Nel suo intervento Antonio Ureta, membro dell’Associazione Tradizione Famiglia Proprietà e autore del celeberrimo Il cambio di paradigma di Papa Francesco, ha elencato cinque imposture del “percorso sinodale” voluto dalla Conferenza episcopale tedesca. La prima è un’impostura teologica, in quanto i cambiamenti proposti sull’autorità della Chiesa, sul sacramento dell’Ordine e sulla morale sessuale vengono difesi con l’eretica tesi che ciò che chiede la “comunità” viene dallo Spirito, suggerendo «che la Rivelazione divina è espressa e si evolve attraverso le vicissitudini umane». La seconda è un’impostura ecclesiogica, poiché «la “sinodalità” è solo un’etichetta fraudolenta per ottenere una democratizzazione radicale della Chiesa». La terza è un’impostura sociologica. Infatti il Comitato Centrale dei Cattolici Tedeschi (ZDK) – vero organizzatore del “percosso sinodale” – non è affatto un corpo rappresentativo dei fedeli cattolici, giacché i suoi membri non sono affatto i comuni frequentatori della Messa domenicale, ma «ciò che viene denominato “Räte und Verbandskatholizismus”, e cioè una sorta di nomenklatura composta da apparatchik di organizzazioni attivistiche di orientamento progressista». La quarta è un’impostura metodologica. Il “cammino sinodale” tedesco, riguardo gli abusi sessuali commessi da membri del clero, si avvale del fazioso rapporto MHG, secondo cui la responsabile è la “vecchia” Chiesa, con la sua struttura di potere, la sua teologia degli assoluti morali, il suo celibato sacerdotale e la sua condanna dell’omosessualità. I vescovi tedeschi e la ZDK hanno volutamente ignorato «altri studi che indicano nel lassismo morale e nel crollo della teologia morale i principali colpevoli». L’ultima impostura è quella umana. Da cinquant’anni la Conferenza episcopale «cerca d’infiltrare nella Chiesa cattolica le eresie promosse dai leader della teologia neo-modernista tedesca. Invece di assumersi la responsabilità di queste eresie con piena trasparenza, i vescovi tedeschi si nascondono dietro i laici e, col pretesto della “sinodalità”, vogliono che siano i laici ad assumersi la piena responsabilità della rottura con la verità di Cristo operata dalla nuova chiesa scismatica che stanno costruendo sulle orme di Lutero», ha concluso il prof. Ureta.

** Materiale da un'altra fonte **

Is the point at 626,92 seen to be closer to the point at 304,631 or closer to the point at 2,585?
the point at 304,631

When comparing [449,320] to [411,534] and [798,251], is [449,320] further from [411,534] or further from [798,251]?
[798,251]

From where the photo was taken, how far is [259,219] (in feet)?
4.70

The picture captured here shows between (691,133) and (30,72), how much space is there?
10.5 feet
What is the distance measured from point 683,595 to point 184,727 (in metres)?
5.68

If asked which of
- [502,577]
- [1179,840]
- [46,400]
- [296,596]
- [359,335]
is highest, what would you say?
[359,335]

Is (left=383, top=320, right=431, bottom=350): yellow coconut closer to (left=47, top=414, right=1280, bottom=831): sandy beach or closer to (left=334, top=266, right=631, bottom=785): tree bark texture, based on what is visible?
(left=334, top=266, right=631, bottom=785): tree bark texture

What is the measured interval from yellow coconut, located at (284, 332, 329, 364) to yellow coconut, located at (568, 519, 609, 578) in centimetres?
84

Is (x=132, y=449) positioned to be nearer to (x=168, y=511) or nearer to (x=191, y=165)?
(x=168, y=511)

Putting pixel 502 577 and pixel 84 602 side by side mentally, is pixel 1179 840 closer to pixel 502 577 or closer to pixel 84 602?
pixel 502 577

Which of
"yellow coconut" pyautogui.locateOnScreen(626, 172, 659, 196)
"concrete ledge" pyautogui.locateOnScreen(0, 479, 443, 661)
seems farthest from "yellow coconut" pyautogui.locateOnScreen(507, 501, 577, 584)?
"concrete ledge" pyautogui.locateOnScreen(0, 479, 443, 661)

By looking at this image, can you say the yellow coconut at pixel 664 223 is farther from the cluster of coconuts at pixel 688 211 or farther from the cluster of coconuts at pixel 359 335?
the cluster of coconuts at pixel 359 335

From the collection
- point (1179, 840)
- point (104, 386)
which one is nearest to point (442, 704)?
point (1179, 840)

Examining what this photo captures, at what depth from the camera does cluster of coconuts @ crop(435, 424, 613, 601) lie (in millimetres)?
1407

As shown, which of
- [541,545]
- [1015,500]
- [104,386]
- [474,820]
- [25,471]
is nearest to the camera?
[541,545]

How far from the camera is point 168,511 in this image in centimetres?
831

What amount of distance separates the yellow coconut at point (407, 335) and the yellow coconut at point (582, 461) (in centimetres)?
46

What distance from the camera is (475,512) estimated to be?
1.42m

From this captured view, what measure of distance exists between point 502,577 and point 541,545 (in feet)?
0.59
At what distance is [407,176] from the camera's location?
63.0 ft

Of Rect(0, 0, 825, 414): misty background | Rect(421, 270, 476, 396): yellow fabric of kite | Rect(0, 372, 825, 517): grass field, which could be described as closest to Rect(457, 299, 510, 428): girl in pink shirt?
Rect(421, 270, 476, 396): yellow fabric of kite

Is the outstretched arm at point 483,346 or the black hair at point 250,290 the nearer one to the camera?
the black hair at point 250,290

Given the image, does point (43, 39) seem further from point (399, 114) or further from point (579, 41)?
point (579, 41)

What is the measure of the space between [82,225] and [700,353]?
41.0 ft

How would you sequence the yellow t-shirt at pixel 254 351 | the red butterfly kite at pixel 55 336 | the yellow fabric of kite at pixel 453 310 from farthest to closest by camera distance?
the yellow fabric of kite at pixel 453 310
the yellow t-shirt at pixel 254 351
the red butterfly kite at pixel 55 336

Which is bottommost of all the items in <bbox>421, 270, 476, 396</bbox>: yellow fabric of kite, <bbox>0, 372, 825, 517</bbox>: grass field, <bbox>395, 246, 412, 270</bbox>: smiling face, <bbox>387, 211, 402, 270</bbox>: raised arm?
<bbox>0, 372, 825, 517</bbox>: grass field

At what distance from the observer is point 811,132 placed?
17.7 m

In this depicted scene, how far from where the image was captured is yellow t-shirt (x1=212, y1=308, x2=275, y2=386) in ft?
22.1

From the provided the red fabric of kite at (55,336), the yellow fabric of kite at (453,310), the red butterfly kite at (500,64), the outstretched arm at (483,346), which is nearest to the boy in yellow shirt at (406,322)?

John-Henry Westen, direttore del portale americano LifeSiteNews, ha lanciato una pesante – e motivata – accusa al cardinale Reinhard Marx, arcivescovo di Monaco-Frisinga e presidente della Conferenza episcopale tedesca. «Cardinale Marx, secondo le parole di San Paolo (cfr. At 20, 29-30; 2Cor 11, 13), le sue mani grondano sangue… I suoi falsi insegnamenti su aborto, adulterio e atti omosessuali hanno pervertito un’intera generazione di giovani Cattolici… Lei vuole integrarsi nell’élite di questo mondo… Come osa benedire atti che danneggiano le persone nei loro corpi e nelle loro anime? … Lei è un falso profeta come quelli da cui ci ha messo in guardia San Pietro, il primo Papa (cfr. 2Pt 2, 1-2) … Si penta della sua malvagità o l’aspetta il fuoco dell’inferno…».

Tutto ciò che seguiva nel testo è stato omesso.